If you're working, start saving money for future unexpected payments. It's not just about filling out your application and sending it off to Korea. You will be required to do much more than that before you even get accepted, like getting a full FBI background check, getting documents notarized and apostilled, acquiring a passport if you don't already have one, pay for your ESL certification, and much much more. All these things cost money that will add up in no time.
Make sure you get your TESOL/TEFL/CELTA or whichever one you prefer. I am currently almost in possession of a TEFL (2 lesson plans away). I decided to get mine from i to i because I was so confused as to which one was the right one (since there are so many) and Reach To Teach recommended it as well as provided a discount for booking one through them. These certificates are partially self paced but can take a long time to complete depending on the individual person. Self paced in the sense that you take your time on how much you're willing to get done in a day but you also do have an expiration date on a module, they usually give you 30 days to complete it. The modules are NOT easy and require a lot of thinking and planning as some of them will require you to come up with lesson plans with a given scenario. i to i is very thorough and they really test your knowledge of the English language, esp. the grammar section. I would never recommend what I did, completing 140 hours in a month and a half.
TAKE CARE OF BILLS:
Thank God that I stay with the rents and don't have much to get rid of besides two credit cards and my car. Luckily, my sister needed a car and I needed to get rid of one. That made this a little easier on me plus added some money in my pockets to finance my ticket to Korea. If you have more than I have to get rid of, handle all those things before the last minute. This is a perfect ending of Do's and beginning of Don'ts...

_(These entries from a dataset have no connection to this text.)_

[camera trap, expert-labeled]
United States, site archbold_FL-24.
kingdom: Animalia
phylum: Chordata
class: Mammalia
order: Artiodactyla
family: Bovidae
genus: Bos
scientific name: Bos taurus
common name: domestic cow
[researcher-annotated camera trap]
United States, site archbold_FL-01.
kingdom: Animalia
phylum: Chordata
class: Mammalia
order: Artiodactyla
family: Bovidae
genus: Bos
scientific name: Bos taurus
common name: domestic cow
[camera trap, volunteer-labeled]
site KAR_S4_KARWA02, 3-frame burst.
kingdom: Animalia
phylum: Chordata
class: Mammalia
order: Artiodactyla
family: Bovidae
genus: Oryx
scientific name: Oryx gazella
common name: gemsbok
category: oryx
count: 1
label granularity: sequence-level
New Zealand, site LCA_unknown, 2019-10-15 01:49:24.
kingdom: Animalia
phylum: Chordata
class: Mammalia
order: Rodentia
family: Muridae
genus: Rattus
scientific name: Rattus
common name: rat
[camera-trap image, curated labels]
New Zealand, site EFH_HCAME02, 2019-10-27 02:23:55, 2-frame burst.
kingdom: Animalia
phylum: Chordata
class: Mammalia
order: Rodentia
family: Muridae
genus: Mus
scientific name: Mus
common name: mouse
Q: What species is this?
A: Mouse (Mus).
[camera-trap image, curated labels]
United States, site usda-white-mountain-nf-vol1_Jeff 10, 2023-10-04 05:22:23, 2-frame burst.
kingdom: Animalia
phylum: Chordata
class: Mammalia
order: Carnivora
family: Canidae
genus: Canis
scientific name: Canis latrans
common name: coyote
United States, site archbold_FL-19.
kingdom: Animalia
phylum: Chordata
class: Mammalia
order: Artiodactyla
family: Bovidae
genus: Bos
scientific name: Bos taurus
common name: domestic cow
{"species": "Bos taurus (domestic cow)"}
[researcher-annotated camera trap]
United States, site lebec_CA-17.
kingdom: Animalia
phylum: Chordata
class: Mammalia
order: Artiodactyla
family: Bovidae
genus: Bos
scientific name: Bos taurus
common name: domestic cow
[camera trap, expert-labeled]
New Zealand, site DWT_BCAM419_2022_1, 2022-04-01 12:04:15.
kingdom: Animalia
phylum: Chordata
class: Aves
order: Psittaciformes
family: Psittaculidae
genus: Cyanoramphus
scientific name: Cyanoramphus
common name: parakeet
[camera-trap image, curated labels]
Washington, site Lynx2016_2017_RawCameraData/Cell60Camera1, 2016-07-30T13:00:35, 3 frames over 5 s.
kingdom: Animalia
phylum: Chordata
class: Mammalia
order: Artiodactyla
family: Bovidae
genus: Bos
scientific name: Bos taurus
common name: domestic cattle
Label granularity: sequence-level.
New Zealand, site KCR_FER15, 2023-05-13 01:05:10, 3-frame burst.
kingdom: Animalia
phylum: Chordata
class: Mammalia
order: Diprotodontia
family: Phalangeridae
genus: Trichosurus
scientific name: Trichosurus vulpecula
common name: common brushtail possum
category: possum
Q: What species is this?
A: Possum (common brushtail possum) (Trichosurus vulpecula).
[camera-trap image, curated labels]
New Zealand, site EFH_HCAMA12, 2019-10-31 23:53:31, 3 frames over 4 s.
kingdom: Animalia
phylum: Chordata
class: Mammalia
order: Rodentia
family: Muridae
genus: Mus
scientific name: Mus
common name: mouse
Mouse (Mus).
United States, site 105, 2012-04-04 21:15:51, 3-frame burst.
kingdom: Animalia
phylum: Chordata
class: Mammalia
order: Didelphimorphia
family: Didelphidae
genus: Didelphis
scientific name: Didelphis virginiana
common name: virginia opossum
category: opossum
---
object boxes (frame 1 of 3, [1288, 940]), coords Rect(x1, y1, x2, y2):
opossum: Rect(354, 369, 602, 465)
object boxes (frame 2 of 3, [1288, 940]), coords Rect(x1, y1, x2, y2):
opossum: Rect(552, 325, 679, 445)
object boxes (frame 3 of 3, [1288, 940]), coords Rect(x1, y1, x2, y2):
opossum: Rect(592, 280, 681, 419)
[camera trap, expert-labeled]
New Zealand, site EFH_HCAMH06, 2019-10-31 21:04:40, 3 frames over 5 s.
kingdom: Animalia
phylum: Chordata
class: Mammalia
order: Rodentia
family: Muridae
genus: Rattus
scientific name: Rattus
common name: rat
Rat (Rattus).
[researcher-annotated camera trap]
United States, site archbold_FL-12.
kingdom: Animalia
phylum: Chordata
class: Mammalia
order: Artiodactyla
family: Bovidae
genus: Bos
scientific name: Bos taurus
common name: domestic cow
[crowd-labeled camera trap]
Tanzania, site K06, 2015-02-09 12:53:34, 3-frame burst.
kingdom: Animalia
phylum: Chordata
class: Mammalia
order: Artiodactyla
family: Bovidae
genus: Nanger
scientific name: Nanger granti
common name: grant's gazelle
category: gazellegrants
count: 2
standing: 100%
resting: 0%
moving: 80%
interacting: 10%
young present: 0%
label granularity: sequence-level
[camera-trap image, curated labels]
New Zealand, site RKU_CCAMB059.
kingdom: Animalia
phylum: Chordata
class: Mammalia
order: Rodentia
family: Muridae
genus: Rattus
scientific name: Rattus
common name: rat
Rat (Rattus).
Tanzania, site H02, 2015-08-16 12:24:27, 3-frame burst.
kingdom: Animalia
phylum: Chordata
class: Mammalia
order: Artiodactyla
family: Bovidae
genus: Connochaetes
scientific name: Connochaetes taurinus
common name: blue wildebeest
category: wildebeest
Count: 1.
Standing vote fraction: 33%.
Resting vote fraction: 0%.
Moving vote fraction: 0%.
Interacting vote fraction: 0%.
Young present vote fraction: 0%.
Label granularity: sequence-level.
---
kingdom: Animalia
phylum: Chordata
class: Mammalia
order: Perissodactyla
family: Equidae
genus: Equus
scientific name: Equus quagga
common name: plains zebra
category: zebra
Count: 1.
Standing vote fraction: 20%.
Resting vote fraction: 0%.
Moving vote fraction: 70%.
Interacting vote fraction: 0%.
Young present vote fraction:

Even though this may be common-sensical for many, it isn't for all. I tend to procrastinate when I think I have plenty of time to get things done and that was mistake number 1. Because of that, I was late requesting my FBI CRC!! It usually takes 8-10 weeks to get completed but I happened to be lucky that it only took a month. Doing one module a day will not work when you have no time to waste and have to be certified by a specific time. Although I don't start teaching til' August, I already bought a ticket to travel elsewhere this summer so everything has to be done before I leave the United States, which is in less than a week.
TAKE NO FOR AN ANSWER:
Even though I was done with all my classes for my undergrad in February, my commencement wasn't til' middle of May. I assumed I was getting my diploma during the ceremony.....uuhhh NO! I later found out that you get awarded a letter of completion on graduation day and your diploma is mailed to you 2 months post the graduation,which would mean I wouldn't receive mine til' July! I will be in another country in July!! This would have delayed my process and my visa documents, possibly messed up my chance to even begin in Korea. Long story short, I didn't allow the first no from the registrar's office to discourage me. I called back again, twice more and the third time it was a yes. The person I spoke to was much more helpful and sympathetic of my situation. She had my diploma mailed to me the next day. There may be 10 people unwilling to help and that 11th one may be just make all the difference.